Are tanning beds safe if used correctly?
By by Dianna Wray - DWRAY@VICAD.COM
June 1, 2012 at 1:01 a.m.
Updated June 4, 2012 at 1:04 a.m.
It's summertime and for those who are after golden tans, but don't want to get out in the sun, tanning beds are often the answer.
Tanning aficionados say tanning is good for you because it gives you a dose of vitamin D and releases serotonin, the chemical that makes people happy.
Those who are against the use of tanning beds say it is a dangerous habit that causes skin cancer.
However, after a New Jersey woman made national news after being accused of allowing her 5-year-old daughter to climb into a tanning bed alongside her, tanning has become more of an issue.
As summer sets into gear and people pull out their swimsuits, it is time to ask again: Are tanning beds safe?
skin safety TIPS
• Always wear sunscreen SPF 30 or above
• Stay hydrated
• If you choose to use a tanning bed, do not exfoliate before using the tanning bed
• Make sure your skin is moisturized
Tanning beds are safe if used correctly.
For the argument against this, read about the cons of tanning beds here.
Lynn Frazier, the manager of Tanique Etcetera, has overseen the tanning business since 1998.
Positive things come with tanning she said, noting that it gives the body vitamin D, and causes the production of serotonin.
Like so many others across the country, she followed the story of the New Jersey woman who has tanned herself to the point her skin looks like leather, and is charged with allowing her 5-year-old daughter to hop into a tanning bed alongside her.
"That story has done so much damage to this business," she said. "We would never have allowed someone in that shape to continue tanning."
Frazier acknowledged that too much tanning may cause skin damage if improperly done, but she noted that the Texas tanning industry is the third most regulated industry in the state.
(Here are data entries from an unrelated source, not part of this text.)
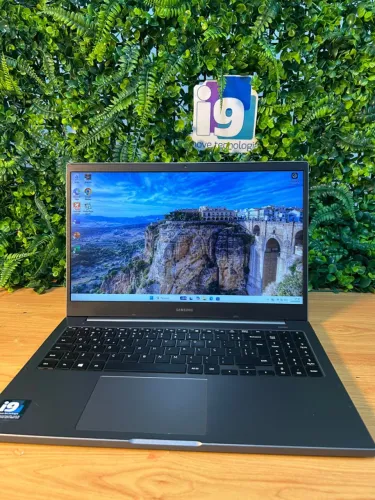 Notebook Samsung Book 550XDA Grafite 2022  Processador: Intel Core i5 1135 G7 (11 Geração)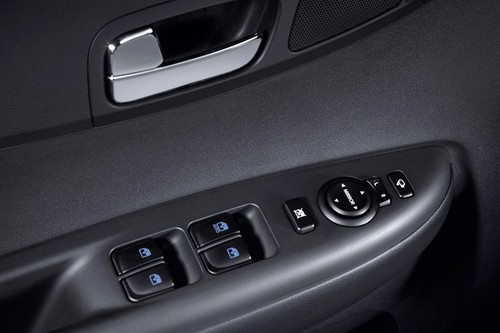 Hyundai i20 5DR Drivers Side In Side Door Controls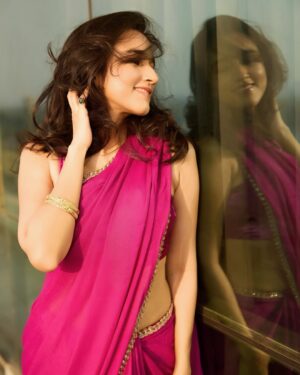 Nuveksha Instagram - 🩷🩷🩷

@styled_by_arundev @gohil_jeet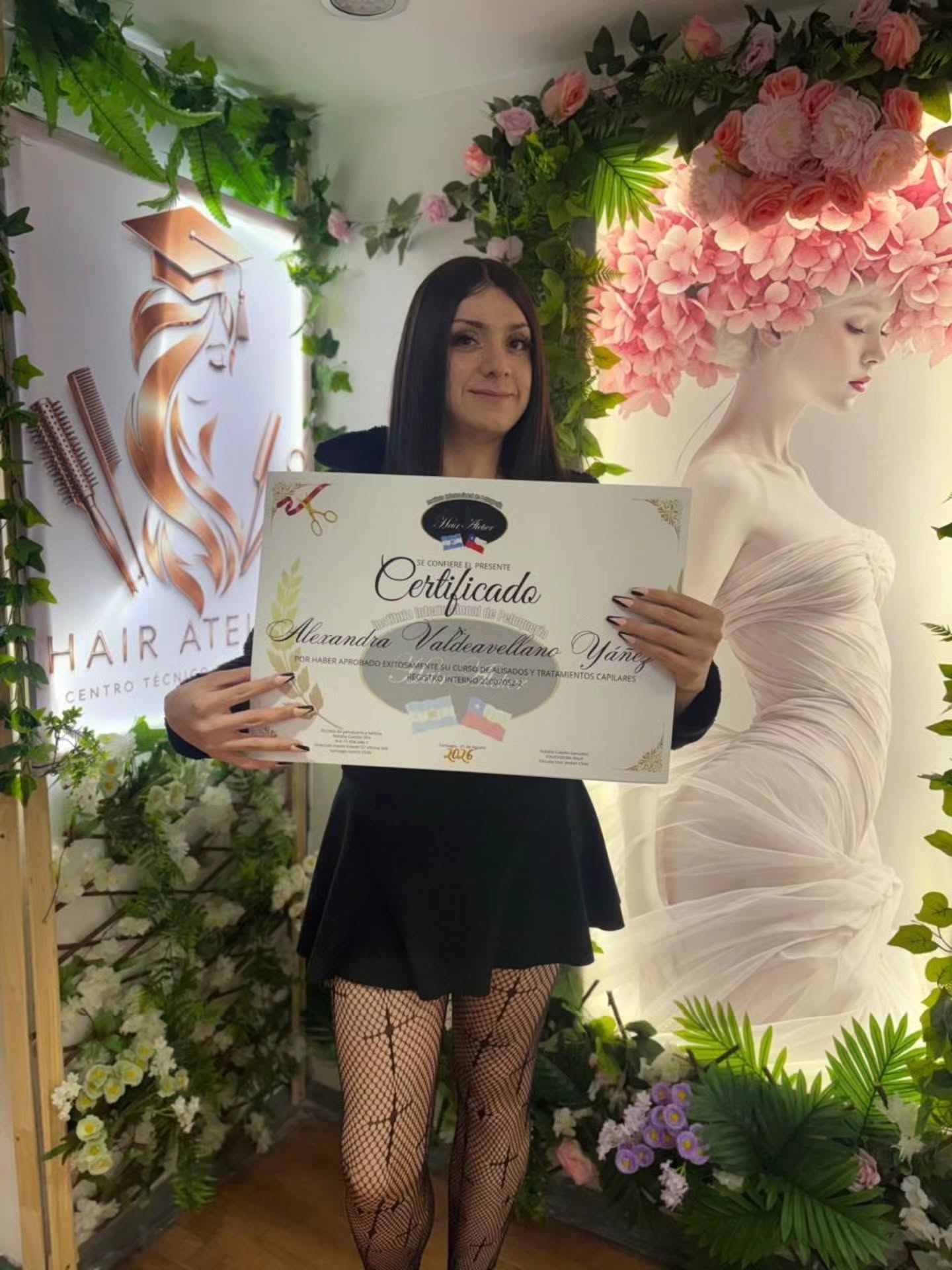 Alexandra Valdeavellano Yáñez - Certificada en Alisados y Tratamientos Capilares - Instituto Hair Atelier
People must be at least 16 years old and have a parent's consent to use a tanning bed. The state also requires that tanning salons post warnings about the potential dangers of exposure to UVB rays in each tanning booth.
The tanning salons have a list of things each employee must prove they know how to spot before the employee can work alone, Frazier said.
They keep a close eye on how tanned their customers are, and adjust tanning times accordingly. They are told to moisturize often and stay hydrated to keep the skin in good condition as they use the UVB rays of the tanning bed to darken their skin.
Customers are also warned that tanning in a tanning bed does not mean they do not need to wear sunscreen outside.
"I think it's like anything else in life - use good common sense and don't overdo it," Frazier said. "I mean, eating too much chocolate isn't good for us either."
Tanning, if it's done properly, following the guidelines set down by the state and using plain common sense and balance can be good for you, she said.
Victoria resident Robert Allums echoed Frazier because he believes tanning should be more about personal responsibility than government regulation.
"It's just like anything else. Anything in excess is too much but that's something that people should decide for themselves," he said.